What Drives You?

Nicole Klassen

--

Have you ever wondered how to motivate your team best? Or get your child to do their chores? Or even why you’re disengaged from your work? Then check out the book “Drive: The Surprising Truth About What Motivates Us” by Daniel Pink. This book focuses on intrinsic motivation, which goes hand-in-hand with positive psychology.

During my psychology studies, the area of positive psychology was being infused throughout the whole curriculum. It’s permeating throughout society, too; ever heard of gentle parenting? The kind of parenting that someone will definitely make fun of you for trying with your kids? Well, this book explains why gentle parenting works! I love how this book takes this idea of intrinsic motivation and clearly defines it while telling you how to apply it to business.

So, what is intrinsic motivation? The official definition is “the drive to do something for its own sake, rather than for an external reward or consequence.” Intrinsic motivation is powerful, and this book dives into how reworking businesses to foster intrinsic motivation will result in a better society and more financial rewards. My biggest takeaway: the carrot and stick approach will lead to less productive and creative employees. Pink dives into how our whole system was built on carrots and sticks to motivate workers, with money being the biggest stick of all. Then, he flips the script, showing how carrots and sticks (known as external motivation) hurt not only people but also companies.

Here are some of my favorite parts of the book:

  1. Companies that allow employees to take 20% of their time to be creative or follow Results-Only Work Environment (ROWE) guidelines can significantly improve employee performance and creativity. When we stop telling employees that they have to do things a certain way or that they have to hit a certain number of billable hours, they can focus on projects that intrinsically motivate them, resulting in higher creativity and, therefore, better products.
  2. On the flip side, Pink describes how law firms and other companies that make employees focus on their billability rates will have less motivated and creative employees. This can lead to disengagement, high turnover, and lost opportunity costs. For example, take Post-It Notes: these weren’t invented because a C-Suite manager had an idea and told an engineer to create it. They were invented because a scientist was frustrated that his scraps of paper kept falling out of his hymnal, and he had time at his job at 3M to pursue his own projects instead of just following corporate mandates.
  3. Younger generations no longer subscribe to the idea that “for-profit” companies are the best places to work. A study by Deloitte found that 76% of millennials consider a company’s social and environmental commitments when deciding where to work. Workers want to work for places that have a mission or cause they can get behind instead of only focusing on places that make the largest profits.
  4. The more employees are motivated by intrinsic motivation, the happier and more engaged they’ll be. This will require a huge shift in mindsets change for managers, and involves a lot of trust. So work on building team trust, and allow the creativity to follow and the turn-over to stop!

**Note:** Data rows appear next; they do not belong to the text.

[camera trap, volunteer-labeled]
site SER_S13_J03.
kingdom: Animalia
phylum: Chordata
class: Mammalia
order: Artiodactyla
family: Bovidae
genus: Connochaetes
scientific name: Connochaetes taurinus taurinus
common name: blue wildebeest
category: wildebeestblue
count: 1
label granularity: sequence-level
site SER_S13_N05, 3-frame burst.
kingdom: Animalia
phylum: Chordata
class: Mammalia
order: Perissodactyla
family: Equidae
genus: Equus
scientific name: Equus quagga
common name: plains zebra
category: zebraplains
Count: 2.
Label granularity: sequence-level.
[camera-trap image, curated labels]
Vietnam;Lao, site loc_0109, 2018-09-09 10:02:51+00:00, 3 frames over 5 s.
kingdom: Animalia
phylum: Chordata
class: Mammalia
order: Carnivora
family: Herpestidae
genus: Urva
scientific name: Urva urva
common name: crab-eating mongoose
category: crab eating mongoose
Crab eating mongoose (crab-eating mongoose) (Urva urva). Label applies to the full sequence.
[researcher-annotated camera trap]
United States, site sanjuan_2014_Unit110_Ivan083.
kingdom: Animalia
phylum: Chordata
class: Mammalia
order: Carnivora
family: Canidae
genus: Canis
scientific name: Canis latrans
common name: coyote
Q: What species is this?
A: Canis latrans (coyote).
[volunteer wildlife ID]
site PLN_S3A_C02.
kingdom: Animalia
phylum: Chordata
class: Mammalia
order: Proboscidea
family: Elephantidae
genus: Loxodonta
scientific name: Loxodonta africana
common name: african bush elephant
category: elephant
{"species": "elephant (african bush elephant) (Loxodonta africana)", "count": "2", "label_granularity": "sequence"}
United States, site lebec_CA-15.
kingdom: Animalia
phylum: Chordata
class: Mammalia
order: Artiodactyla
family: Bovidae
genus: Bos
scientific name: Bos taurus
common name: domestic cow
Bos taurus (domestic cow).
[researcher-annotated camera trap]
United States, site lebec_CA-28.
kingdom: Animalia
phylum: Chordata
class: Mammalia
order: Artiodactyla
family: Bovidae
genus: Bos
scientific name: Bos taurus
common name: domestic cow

Ever since I joined the workforce, there’s been one catastrophe after another. Recession, recession, COVID, whatever weird economic reality we’re living in now is called … and businesses always react the same way: work people harder for less. The whole system is designed to destroy intrinsic motivation, making a workforce of less motivated and less creative minions. This book should be required reading for all business leaders. I highly recommend this book to everyone who wants to understand what drives people and how to improve business and personnel morale. Not only did it give me talking points to go back to my company, but it also gave me great ideas I can implement right away in my life, personally and as a leader. Finally, if I ever decide entrepreneurship is right for me, this book will help me build a business plan to harness intrinsic motivation for good.